From today's Economic Times Mubai edition front page: A JOKE in Kerala paying tribute to the drinking competencies of Malayalis is that in most towns the only one who can stand without a wobble after 6 pm is the local Gandhi statue. Keeping to that tradition, Keralites have just completed a ‘fizzcal’ year, in terms of contribution to the state exchequer, from drinking.
It would be unusual for any government anywhere in the world to have tax revenue from liquor as its key source of income, but glass-clinking Keralites have managed that, with sales taxes from liquor overtaking tax earnings from petroleum sales for the first time, in 2009-10.
In other words, sales tax collection from petrol, diesel, ATF and kerosene, which contributed 2,903 crore in 2009-10, has been eclipsed by tax revenues from brandy, whisky, wine, gin, rum and other assorted spirits that brought in 3,000.2 crore.
For a perspective of the state’s overall sales tax revenues, taxes on liquor and petroleum now contribute roughly 55%. Another statistic can be more numbing than a quick doublelarge peg that many drinkers prefer when in a hurry: While turnover of the Kerala State Beverages Corporation, or KSBC, over a 22-year period from its inception in 1984 to 2005-06, was 18,100 crore, the earnings in the past four years and four months were a whopping 19,075 crore.

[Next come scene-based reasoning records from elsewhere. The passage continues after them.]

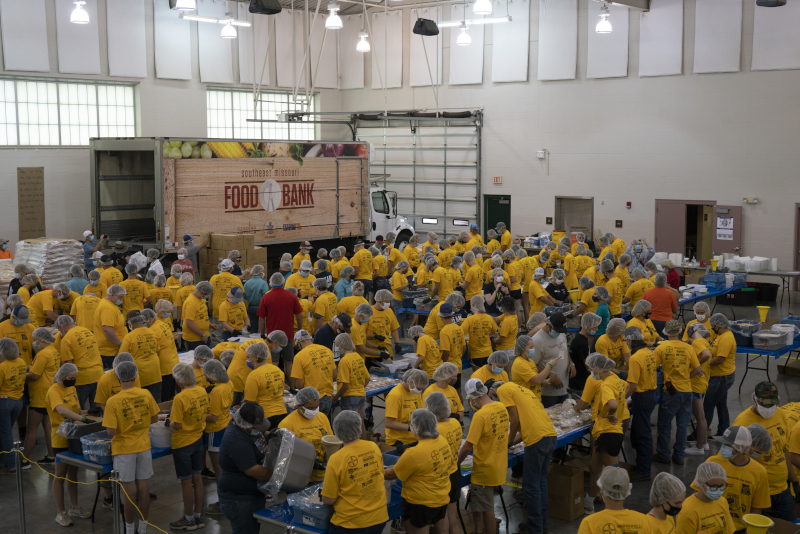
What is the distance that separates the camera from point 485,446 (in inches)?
253

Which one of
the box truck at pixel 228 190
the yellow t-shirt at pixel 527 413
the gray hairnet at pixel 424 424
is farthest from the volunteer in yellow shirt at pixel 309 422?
the box truck at pixel 228 190

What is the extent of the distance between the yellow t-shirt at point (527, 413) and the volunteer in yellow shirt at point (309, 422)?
1720 mm

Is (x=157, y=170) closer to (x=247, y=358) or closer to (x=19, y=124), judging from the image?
(x=19, y=124)

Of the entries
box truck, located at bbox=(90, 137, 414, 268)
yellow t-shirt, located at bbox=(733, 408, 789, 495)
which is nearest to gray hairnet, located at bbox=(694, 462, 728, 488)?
yellow t-shirt, located at bbox=(733, 408, 789, 495)

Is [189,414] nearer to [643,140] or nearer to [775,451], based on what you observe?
[775,451]

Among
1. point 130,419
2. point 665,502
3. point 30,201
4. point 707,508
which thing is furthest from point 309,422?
point 30,201

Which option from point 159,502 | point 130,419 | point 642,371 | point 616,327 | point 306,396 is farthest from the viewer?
point 616,327

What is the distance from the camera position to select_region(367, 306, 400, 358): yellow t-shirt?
9.65 meters

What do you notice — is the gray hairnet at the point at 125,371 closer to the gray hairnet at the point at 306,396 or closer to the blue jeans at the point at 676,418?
the gray hairnet at the point at 306,396

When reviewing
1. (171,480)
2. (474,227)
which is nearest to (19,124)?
(474,227)

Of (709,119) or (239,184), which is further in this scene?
(709,119)

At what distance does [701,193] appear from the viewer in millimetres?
20156

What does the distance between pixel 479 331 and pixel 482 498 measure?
3.31 m

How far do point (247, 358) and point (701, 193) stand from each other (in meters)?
→ 16.2
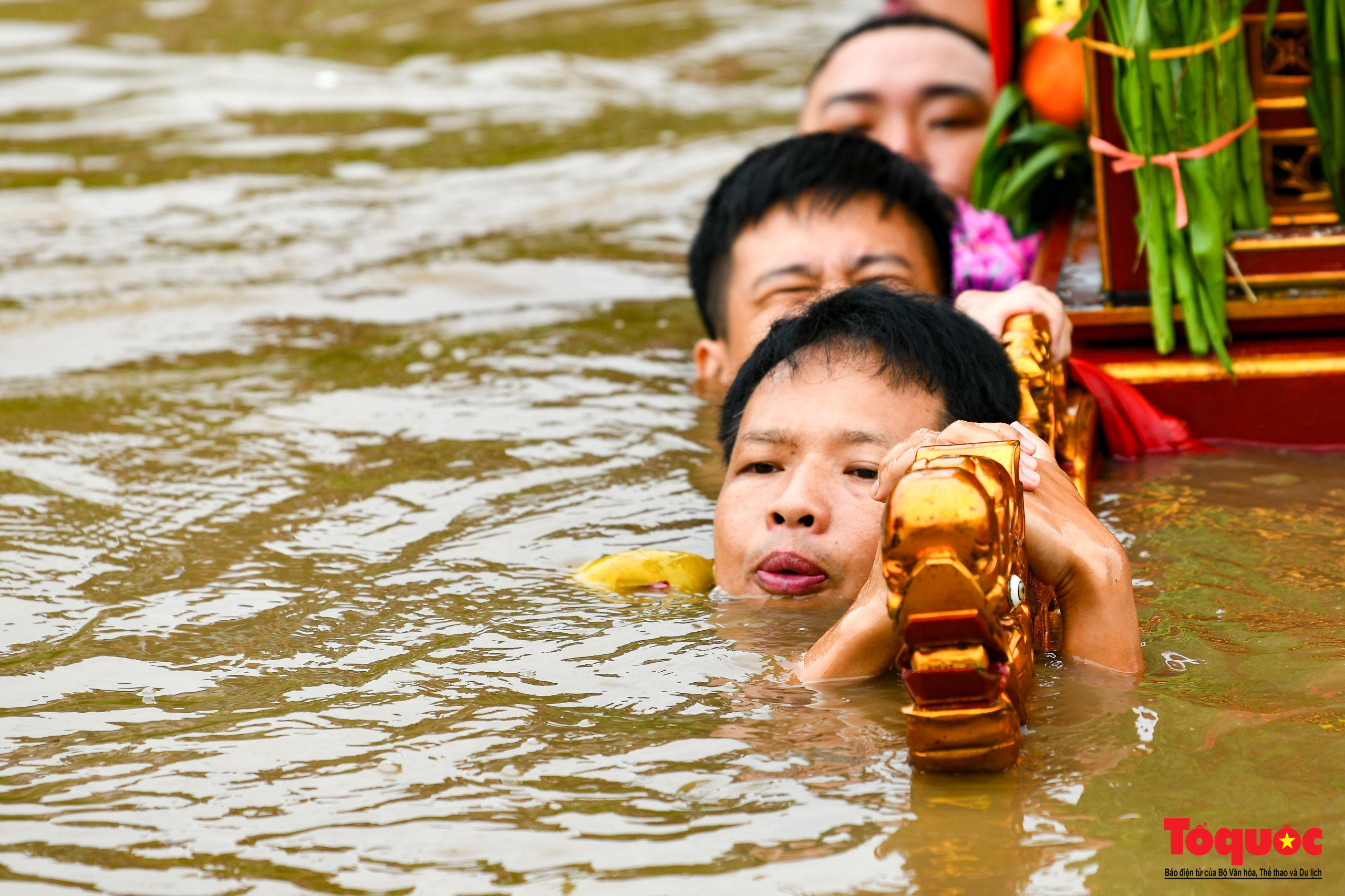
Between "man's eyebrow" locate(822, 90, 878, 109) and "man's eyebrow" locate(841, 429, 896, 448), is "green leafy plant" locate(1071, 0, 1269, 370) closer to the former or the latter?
"man's eyebrow" locate(841, 429, 896, 448)

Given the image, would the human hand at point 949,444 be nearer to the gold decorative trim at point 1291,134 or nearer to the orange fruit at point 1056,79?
the gold decorative trim at point 1291,134

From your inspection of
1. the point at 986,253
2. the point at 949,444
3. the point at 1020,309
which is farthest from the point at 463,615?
the point at 986,253

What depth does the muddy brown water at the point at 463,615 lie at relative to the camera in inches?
58.9

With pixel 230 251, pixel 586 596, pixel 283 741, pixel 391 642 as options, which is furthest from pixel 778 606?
pixel 230 251

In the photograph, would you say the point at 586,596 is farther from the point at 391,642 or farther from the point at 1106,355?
the point at 1106,355

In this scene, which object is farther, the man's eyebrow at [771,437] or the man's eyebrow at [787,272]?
the man's eyebrow at [787,272]

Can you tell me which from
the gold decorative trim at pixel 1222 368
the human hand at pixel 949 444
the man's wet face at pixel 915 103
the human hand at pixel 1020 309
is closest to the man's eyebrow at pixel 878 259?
the human hand at pixel 1020 309

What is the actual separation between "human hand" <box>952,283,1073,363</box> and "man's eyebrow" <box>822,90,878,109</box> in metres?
1.62

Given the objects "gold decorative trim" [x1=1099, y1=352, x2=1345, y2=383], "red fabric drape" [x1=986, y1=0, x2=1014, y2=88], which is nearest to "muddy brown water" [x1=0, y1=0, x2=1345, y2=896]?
"gold decorative trim" [x1=1099, y1=352, x2=1345, y2=383]

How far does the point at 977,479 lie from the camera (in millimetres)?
1502

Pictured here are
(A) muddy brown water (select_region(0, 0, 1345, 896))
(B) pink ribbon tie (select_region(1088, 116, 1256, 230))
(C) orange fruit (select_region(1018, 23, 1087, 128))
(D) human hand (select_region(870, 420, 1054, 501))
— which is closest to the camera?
(A) muddy brown water (select_region(0, 0, 1345, 896))

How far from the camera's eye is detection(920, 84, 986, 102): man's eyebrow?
4.25 metres

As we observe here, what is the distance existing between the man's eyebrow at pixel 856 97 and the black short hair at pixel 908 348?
1977 millimetres

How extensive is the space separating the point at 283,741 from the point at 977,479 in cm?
89
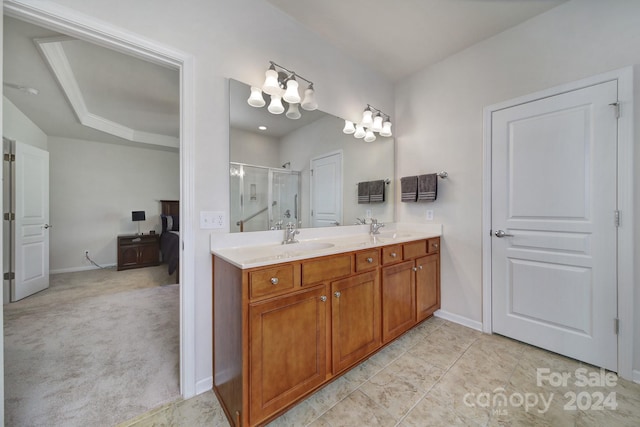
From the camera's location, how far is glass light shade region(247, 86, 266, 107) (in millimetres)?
1746

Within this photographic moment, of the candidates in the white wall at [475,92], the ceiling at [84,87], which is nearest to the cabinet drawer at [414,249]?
the white wall at [475,92]

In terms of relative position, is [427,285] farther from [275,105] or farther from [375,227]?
[275,105]

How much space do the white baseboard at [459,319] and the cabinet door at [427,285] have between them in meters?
0.10

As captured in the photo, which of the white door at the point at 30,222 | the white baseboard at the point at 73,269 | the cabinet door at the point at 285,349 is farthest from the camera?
the white baseboard at the point at 73,269

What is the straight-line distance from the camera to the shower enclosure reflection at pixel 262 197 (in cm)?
171

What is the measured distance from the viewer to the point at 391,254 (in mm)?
1937

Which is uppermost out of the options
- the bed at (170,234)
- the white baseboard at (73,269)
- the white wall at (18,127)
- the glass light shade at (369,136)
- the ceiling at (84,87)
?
the ceiling at (84,87)

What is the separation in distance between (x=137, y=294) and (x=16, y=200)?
1873mm

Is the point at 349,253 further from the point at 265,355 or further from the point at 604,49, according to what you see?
the point at 604,49

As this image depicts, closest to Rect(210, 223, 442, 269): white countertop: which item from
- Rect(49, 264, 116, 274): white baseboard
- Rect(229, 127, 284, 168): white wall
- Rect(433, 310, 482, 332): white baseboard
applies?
Rect(229, 127, 284, 168): white wall

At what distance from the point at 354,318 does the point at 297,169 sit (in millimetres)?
1259

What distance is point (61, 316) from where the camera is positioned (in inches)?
104

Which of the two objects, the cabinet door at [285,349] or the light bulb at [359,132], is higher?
the light bulb at [359,132]

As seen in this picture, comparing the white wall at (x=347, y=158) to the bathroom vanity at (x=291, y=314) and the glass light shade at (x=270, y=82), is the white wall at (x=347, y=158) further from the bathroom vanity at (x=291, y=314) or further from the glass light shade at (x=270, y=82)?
the bathroom vanity at (x=291, y=314)
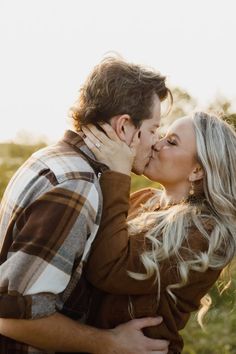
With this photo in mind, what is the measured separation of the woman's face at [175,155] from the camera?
11.4ft

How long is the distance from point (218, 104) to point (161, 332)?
163 inches

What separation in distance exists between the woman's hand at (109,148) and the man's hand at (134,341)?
63cm

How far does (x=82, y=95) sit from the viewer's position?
127 inches

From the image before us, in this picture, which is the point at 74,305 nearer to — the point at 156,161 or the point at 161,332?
the point at 161,332

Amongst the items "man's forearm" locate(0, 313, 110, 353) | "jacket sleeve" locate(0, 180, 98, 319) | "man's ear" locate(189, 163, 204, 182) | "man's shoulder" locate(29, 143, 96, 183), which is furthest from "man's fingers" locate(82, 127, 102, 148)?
"man's forearm" locate(0, 313, 110, 353)

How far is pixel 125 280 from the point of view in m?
3.03

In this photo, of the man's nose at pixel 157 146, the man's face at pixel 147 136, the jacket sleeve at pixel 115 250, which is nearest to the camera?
the jacket sleeve at pixel 115 250

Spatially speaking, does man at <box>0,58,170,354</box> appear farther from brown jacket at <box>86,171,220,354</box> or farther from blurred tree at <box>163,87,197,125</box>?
blurred tree at <box>163,87,197,125</box>

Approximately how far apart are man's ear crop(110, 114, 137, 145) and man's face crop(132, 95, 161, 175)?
50 millimetres

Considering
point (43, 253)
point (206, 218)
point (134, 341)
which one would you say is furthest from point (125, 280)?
point (206, 218)

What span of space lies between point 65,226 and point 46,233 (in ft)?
0.25

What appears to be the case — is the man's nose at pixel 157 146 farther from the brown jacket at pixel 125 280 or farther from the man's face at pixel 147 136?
the brown jacket at pixel 125 280

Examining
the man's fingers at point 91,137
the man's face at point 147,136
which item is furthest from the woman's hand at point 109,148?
the man's face at point 147,136

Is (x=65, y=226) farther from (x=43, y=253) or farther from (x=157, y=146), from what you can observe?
(x=157, y=146)
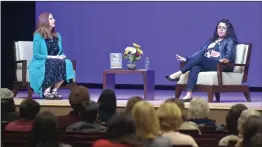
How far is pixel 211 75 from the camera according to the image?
6613 mm

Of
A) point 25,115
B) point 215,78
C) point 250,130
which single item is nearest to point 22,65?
point 215,78

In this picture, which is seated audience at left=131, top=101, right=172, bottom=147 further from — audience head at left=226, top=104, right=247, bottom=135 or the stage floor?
the stage floor

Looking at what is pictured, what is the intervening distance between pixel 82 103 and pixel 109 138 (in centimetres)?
124

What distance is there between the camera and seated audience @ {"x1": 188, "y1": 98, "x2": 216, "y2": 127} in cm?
403

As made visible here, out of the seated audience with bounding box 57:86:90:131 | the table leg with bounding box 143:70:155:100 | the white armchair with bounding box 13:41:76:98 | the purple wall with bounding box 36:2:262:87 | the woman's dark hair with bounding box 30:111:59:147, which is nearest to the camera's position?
the woman's dark hair with bounding box 30:111:59:147

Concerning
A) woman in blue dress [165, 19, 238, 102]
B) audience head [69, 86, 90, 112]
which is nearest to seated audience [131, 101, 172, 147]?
audience head [69, 86, 90, 112]

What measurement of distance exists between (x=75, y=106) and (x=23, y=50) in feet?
12.0

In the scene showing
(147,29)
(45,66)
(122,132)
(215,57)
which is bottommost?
Result: (122,132)

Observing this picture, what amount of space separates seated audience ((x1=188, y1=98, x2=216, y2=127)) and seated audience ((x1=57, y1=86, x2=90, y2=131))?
0.78 meters

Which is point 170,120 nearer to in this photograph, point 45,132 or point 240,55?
point 45,132

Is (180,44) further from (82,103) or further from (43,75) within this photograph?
(82,103)

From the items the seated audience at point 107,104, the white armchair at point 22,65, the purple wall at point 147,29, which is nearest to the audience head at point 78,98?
the seated audience at point 107,104

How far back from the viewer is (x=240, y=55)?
22.8ft

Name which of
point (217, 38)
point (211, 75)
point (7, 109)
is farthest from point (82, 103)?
point (217, 38)
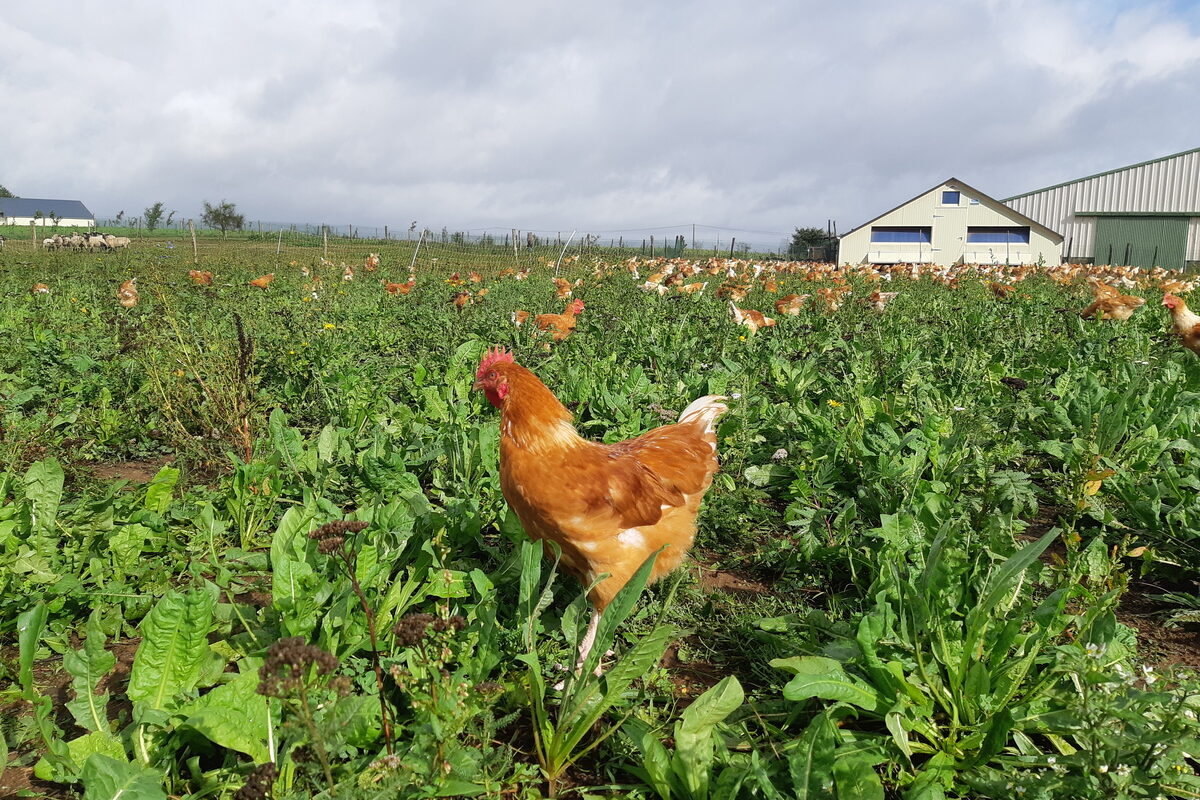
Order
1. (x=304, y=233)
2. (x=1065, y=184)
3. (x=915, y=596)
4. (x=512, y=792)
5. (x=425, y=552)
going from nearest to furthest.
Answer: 1. (x=512, y=792)
2. (x=915, y=596)
3. (x=425, y=552)
4. (x=1065, y=184)
5. (x=304, y=233)

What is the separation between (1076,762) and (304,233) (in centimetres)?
4613

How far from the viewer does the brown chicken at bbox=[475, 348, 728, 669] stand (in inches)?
94.3

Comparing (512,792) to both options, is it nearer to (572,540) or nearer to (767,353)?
(572,540)

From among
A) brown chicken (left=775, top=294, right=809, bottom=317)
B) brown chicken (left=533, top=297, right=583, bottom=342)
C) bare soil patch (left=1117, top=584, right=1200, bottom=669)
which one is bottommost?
bare soil patch (left=1117, top=584, right=1200, bottom=669)

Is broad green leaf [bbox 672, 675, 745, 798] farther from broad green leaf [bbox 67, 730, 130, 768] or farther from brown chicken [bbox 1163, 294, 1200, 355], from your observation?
brown chicken [bbox 1163, 294, 1200, 355]

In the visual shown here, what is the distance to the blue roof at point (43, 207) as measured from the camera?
8031 centimetres

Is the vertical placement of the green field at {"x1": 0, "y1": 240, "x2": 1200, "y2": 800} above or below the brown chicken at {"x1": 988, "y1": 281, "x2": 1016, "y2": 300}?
below

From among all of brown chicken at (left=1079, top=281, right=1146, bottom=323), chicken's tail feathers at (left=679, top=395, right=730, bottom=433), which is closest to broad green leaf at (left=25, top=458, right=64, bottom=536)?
chicken's tail feathers at (left=679, top=395, right=730, bottom=433)

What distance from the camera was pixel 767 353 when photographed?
609 centimetres

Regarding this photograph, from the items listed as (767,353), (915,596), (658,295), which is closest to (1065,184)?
(658,295)

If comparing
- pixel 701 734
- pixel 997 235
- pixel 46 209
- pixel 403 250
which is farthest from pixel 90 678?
pixel 46 209

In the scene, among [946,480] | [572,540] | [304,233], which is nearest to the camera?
[572,540]

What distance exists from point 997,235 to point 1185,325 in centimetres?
3577

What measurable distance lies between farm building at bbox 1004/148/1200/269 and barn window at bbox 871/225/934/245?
6.35 meters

Keralites’ drinking pattern surprises President Patil
CONTRIBUTION to the exchequer in the first 22 years was 13,722 crore, while in the past four years and four months, the gross contribution to the coffers tallied 14,922 crore, said N Shanker Reddy, managing director, KSBC. And, all of this despite the state’s influential Catholic Church constantly decrying the easy availability of liquor, and even an expression of dismay by President Pratibha Patil about the drinking pattern of Keralites, when she visited the state last year.